At the Bar [contemporary Love Story] - Cover

At the Bar [contemporary Love Story]

Copyright© 2025 by Laxu

Chapter 4

You see ... having earned an arts degree in college, I had a “liberal” sort of college experience. I made many really good friends that I was close with since we had been through so much. Friends that were not burdened by societal norms, such as with sex.

We were safe in what we did, but we did experiment ... a lot. From threesomes to BDSM and even some public stuff, we did a lot. It was fun as we were open to trying things. In a way it was strange as no one was “dating” anyone. We were just friends. When we hung out with someone, if both were cool with having sex or trying something, we just did it. Just a bunch of artsy people wanting to learn about life.

When I got together with my wife, I was honest about my past sex life. Actually, I am always open and honest about that part of me. For some reason my wife treated it as a competition or something. Like she had to prove she could do anything that I’ve tried and more, as if I cared. Same with my ex-girlfriend.

Both my ex-wife and ex-girlfriend said they were super-freaky, even if I said I didn’t care. But both proclaimed they could match me in that area. That whatever I wanted to try they would do and do it better. Granted, most of this happened in drunken rants.

I’ve learned that when someone has to repeatedly boast about how kinky they are, it means they aren’t.
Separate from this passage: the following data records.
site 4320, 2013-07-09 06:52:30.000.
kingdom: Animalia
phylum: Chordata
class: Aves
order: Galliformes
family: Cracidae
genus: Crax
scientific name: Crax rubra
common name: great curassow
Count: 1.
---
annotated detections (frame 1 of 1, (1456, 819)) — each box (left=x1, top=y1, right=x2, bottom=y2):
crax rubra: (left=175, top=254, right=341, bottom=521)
Such as with my ex-wife. I still remember the evening that we were laying in bed and fooling around. She then declared she wanted me to “lose control” and fuck her as hard as I could. I hadn’t even started trying when she broke down sobbing.
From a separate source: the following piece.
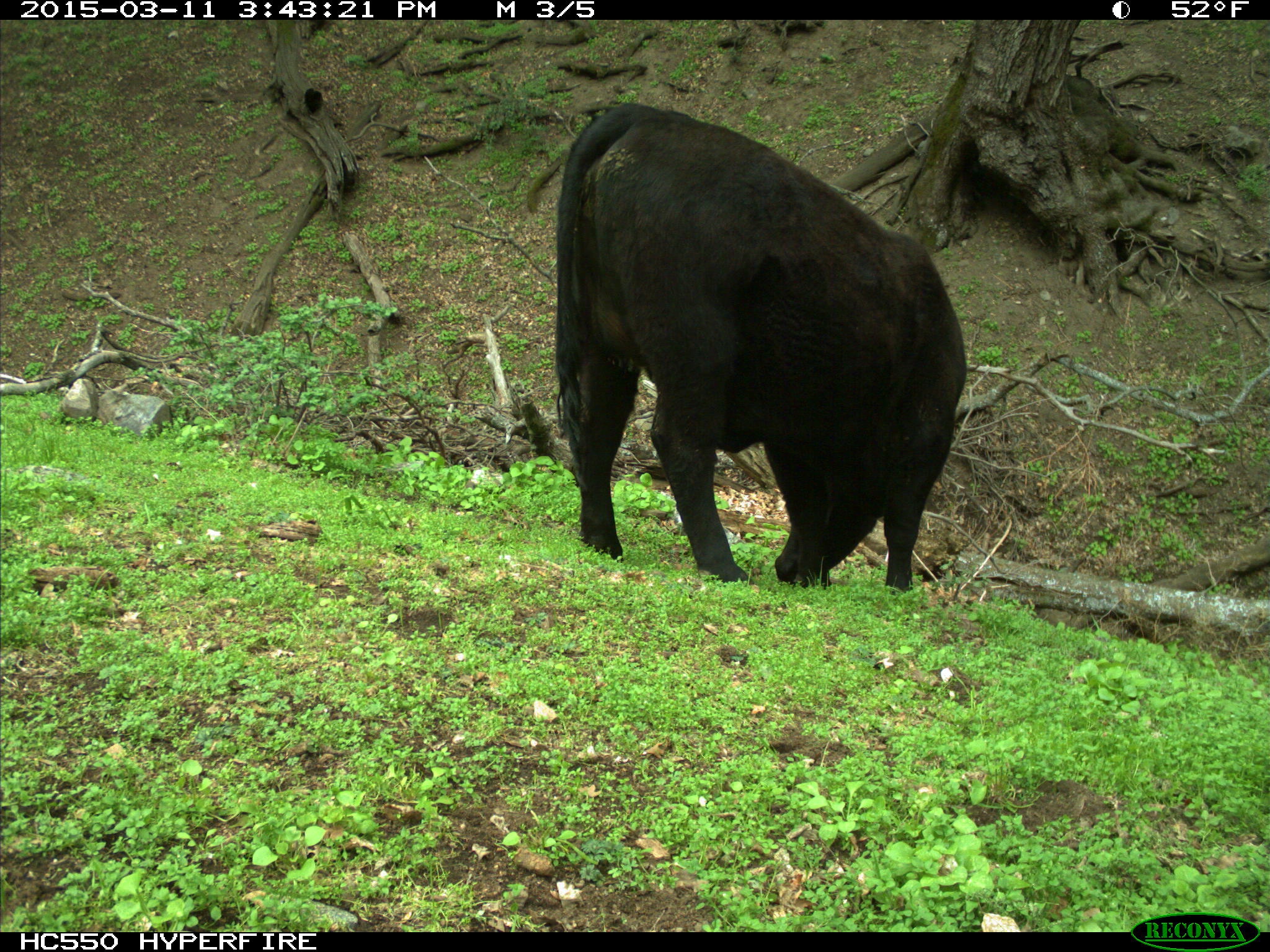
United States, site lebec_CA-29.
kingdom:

You might think this is because I was being overly aggressive or hitting her, but no. As I mentioned, I hadn’t even really started, except for trying to get into position. What caused her to cry is that I grabbed a handful of her hair. This proved far too much for her to take so she broke down sobbing and killed any arousal in that bedroom.

Sure, she apologized and said how she wasn’t expecting me to do that. Just as I apologized too for not checking first. She said she wanted to try again and this time wouldn’t cry. But I could see in her eyes that her heart wasn’t into it. Or at least not into it with me.

The next time when we tried again, she just got mad when I kept asking if I was being too rough. Then when we tried to do some BDSM things, she would make up excuses why she wanted to stop. Such as she couldn’t see my face, so she couldn’t tell if I was enjoying myself. I tried to get her to talk to me, to be honest about what she wanted sexually, but she never was. I was always up front telling her that I never wanted to do anything she wasn’t comfortable with.